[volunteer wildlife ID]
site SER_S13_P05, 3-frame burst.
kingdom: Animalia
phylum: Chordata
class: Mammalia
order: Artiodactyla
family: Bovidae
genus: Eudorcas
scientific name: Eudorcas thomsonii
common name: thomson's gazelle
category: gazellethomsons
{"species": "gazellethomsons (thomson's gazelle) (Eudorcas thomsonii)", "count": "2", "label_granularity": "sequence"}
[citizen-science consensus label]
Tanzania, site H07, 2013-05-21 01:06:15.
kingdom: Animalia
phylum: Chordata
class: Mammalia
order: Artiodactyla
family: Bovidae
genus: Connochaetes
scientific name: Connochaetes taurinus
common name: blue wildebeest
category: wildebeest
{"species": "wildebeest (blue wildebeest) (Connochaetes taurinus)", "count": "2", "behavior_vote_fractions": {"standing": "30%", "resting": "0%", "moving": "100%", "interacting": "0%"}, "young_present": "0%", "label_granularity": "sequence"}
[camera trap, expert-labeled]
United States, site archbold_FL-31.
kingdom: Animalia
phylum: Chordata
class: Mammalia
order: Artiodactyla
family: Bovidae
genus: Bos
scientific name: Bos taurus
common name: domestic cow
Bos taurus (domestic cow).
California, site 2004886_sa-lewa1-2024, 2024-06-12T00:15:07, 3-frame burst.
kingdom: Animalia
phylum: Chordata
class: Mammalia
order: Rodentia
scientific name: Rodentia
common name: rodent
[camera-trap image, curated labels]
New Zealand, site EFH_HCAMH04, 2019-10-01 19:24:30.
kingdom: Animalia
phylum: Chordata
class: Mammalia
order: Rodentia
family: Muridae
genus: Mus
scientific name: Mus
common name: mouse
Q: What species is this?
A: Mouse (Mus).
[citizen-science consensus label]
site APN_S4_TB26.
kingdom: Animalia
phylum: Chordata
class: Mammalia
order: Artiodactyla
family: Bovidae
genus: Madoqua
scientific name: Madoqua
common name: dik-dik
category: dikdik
————————
*What you have to do*
Among the records above, only the lines between the line holding "genus: Eudorcas" and the line holding "scientific name: Connochaetes taurinus", inclusive, are to be output, exactly as written.

*Exercise response*
genus: Eudorcas
scientific name: Eudorcas thomsonii
common name: thomson's gazelle
category: gazellethomsons
{"species": "gazellethomsons (thomson's gazelle) (Eudorcas thomsonii)", "count": "2", "label_granularity": "sequence"}
[citizen-science consensus label]
Tanzania, site H07, 2013-05-21 01:06:15.
kingdom: Animalia
phylum: Chordata
class: Mammalia
order: Artiodactyla
family: Bovidae
genus: Connochaetes
scientific name: Connochaetes taurinus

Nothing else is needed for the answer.